Malaysia stock market update
January was a challenging month for Malaysia’s key stock market indices. The FTSE Bursa Malaysia KLCI fell by 5.20%, closing at RM1,556.92. The FTSE Bursa Malaysia Mid 70 Index saw a significant decline of 6.66%, ending at RM17,587.02, while the FTSE Bursa Malaysia Top 100 Index dropped by 5.63% to RM11,575.9. A tough start to the year for Malaysian markets.
- Chin Hin Group Bhd has proposed acquiring an additional 12.27% stake in Ajiya Bhd for RM54.2 million, raising its total ownership to 66.36%. The deal, priced at RM1.45 per share, was agreed on a willing-buyer willing-seller basis and represents a 9.9% discount to Ajiya’s last traded price of RM1.61.
- Halal Development Corporation Bhd (HDC) revealed that over 70% of halal certificate holders in Malaysia are non-Bumiputera companies, a fact that should not be viewed as problematic, according to its chairman Khairul Azwan Harun. He highlighted that these companies meet the Department of Islamic Development Malaysia (Jakim)’s rigorous standards. Non-Bumiputera firms have traditionally dominated the food manufacturing sector
- Shares of Salutica Bhd plunged as much as 45% to a two-year low of 23 sen after losing a patent infringement suit against Apple Malaysia in the Kuala Lumpur High Court. The court ordered Salutica’s subsidiary to pay Apple Malaysia RM1.2 million in a counterclaim. Following the ruling, Salutica plans to review the grounds of judgment within one to two weeks.
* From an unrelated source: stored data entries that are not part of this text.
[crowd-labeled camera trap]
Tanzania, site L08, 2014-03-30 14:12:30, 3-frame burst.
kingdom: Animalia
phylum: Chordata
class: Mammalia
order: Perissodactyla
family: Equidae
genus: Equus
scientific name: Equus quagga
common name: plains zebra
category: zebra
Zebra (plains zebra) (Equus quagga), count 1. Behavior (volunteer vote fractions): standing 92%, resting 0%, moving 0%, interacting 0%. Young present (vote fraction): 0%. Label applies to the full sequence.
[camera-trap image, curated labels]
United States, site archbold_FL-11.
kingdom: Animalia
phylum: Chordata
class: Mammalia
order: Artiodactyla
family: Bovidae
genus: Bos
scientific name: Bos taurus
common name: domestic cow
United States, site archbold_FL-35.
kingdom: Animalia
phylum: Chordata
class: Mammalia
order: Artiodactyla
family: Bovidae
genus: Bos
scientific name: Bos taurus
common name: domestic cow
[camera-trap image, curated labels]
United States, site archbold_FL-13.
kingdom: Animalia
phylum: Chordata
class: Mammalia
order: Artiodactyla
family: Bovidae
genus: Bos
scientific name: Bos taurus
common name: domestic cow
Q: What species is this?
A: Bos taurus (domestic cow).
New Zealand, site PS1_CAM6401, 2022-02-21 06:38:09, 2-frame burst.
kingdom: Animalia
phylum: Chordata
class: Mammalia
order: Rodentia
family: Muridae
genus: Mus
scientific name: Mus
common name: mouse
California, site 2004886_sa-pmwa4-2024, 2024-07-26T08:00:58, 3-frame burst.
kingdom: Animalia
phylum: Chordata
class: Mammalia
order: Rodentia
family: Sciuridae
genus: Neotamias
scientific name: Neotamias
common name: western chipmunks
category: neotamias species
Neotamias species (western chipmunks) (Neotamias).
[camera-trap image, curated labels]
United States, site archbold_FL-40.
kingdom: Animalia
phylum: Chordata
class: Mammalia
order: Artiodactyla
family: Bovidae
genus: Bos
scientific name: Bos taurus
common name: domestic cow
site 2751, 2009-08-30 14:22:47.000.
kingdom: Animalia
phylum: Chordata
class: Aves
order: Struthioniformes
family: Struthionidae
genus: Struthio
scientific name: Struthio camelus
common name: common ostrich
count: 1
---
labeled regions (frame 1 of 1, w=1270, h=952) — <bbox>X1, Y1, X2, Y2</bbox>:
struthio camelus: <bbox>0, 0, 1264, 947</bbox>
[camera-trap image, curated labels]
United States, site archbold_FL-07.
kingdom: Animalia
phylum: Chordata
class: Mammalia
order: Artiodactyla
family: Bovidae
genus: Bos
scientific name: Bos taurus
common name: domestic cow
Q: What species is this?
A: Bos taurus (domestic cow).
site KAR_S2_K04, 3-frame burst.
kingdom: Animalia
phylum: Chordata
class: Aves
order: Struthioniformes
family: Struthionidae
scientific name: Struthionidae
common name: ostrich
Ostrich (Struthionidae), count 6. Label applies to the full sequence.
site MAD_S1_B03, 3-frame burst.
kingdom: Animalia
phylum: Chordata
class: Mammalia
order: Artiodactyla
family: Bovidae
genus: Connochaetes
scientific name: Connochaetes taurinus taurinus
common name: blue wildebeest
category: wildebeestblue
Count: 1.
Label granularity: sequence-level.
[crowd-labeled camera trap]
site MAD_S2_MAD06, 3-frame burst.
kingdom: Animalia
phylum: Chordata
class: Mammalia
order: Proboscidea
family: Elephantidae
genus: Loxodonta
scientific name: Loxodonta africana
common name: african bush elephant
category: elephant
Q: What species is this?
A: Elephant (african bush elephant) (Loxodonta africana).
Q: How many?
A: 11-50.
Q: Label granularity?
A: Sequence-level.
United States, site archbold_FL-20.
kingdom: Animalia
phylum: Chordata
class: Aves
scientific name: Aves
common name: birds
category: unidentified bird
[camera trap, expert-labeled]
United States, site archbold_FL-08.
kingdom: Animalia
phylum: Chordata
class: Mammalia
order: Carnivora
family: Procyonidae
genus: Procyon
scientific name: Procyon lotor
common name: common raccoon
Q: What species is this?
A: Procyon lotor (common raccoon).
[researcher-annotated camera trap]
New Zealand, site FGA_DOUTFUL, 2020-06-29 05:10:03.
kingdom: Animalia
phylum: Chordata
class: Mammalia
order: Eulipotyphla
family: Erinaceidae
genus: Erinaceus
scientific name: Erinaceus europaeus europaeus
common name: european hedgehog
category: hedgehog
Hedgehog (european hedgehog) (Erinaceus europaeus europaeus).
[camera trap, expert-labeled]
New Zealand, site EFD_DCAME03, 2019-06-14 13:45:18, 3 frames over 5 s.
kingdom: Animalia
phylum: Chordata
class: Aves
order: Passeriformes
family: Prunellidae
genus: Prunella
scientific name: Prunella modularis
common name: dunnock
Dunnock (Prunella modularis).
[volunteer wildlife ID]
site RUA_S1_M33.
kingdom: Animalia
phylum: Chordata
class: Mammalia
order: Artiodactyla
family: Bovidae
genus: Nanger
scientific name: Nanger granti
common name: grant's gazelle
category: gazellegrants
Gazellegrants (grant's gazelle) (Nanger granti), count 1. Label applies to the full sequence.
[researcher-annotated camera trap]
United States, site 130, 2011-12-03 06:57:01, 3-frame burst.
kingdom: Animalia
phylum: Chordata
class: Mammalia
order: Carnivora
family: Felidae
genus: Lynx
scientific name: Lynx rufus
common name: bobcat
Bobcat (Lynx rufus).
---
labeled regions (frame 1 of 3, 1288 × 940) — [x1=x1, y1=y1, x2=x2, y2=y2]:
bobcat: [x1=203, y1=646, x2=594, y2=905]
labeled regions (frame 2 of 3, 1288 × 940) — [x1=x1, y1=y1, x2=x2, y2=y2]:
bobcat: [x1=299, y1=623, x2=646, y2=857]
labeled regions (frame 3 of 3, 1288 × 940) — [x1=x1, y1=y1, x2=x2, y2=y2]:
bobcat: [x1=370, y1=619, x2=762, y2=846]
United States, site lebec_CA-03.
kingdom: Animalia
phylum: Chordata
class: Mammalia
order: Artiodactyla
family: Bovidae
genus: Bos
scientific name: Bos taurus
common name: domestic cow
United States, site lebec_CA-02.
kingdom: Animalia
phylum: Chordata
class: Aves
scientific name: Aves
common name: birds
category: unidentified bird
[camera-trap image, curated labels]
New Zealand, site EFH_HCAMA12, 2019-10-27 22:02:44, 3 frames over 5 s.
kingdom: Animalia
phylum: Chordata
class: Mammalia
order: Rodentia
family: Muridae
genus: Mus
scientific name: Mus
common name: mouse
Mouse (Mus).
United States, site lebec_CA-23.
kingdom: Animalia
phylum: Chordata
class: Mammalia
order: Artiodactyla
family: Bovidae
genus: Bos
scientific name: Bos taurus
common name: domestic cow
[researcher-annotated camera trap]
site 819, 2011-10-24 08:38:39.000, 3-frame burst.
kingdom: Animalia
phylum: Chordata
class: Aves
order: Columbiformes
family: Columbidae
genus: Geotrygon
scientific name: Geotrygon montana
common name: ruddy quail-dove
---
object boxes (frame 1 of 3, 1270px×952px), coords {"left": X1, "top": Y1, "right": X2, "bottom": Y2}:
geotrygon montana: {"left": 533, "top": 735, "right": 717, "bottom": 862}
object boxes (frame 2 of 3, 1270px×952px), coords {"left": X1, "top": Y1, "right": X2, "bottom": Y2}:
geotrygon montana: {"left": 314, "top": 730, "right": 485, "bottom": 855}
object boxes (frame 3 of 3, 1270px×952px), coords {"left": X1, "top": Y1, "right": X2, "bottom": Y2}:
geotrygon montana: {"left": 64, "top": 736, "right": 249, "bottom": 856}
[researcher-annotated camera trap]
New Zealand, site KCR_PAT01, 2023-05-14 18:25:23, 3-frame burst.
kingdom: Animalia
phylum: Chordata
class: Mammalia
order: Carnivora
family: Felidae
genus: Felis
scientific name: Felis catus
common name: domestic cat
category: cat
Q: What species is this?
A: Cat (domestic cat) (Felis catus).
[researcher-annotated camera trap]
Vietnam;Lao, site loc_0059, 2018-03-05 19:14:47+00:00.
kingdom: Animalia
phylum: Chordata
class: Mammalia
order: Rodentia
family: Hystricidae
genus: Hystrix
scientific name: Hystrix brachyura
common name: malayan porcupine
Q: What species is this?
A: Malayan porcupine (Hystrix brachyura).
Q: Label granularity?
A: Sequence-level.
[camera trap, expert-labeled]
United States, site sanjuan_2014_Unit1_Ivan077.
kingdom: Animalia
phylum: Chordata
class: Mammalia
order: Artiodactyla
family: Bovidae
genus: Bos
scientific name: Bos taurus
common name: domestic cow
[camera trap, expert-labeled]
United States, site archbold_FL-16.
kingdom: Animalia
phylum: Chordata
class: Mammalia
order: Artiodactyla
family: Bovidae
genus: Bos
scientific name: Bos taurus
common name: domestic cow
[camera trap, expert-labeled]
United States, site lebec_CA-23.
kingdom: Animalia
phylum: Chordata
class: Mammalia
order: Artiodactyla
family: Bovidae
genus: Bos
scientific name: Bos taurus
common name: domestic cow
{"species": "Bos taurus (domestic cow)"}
- Shares of NationGate Holdings Bhd hit a three-month low, dropping as much as 14.7% to RM1.86, as investors reacted to Chinese startup DeepSeek’s launch of a free open-source AI model. NationGate, a key assembler of Nvidia Corp’s graphic processing units in ASEAN, faced concerns over potential shifts in demand dynamics following the AI development.
Malaysian top gainer and top loser stocks for January

Summary
Malaysia’s inflation rate eased to 1.7% in December, while Q4 GDP growth slowed to 4.8% due to weaker agricultural and manufacturing performance. The stock market faced challenges, with major indices seeing sharp declines. Key corporate updates included Chin Hin Group’s stake acquisition in Ajiya, HDC’s clarification on halal certifications, Salutica’s stock drop after a court loss to Apple, and NationGate’s decline amid AI market shifts.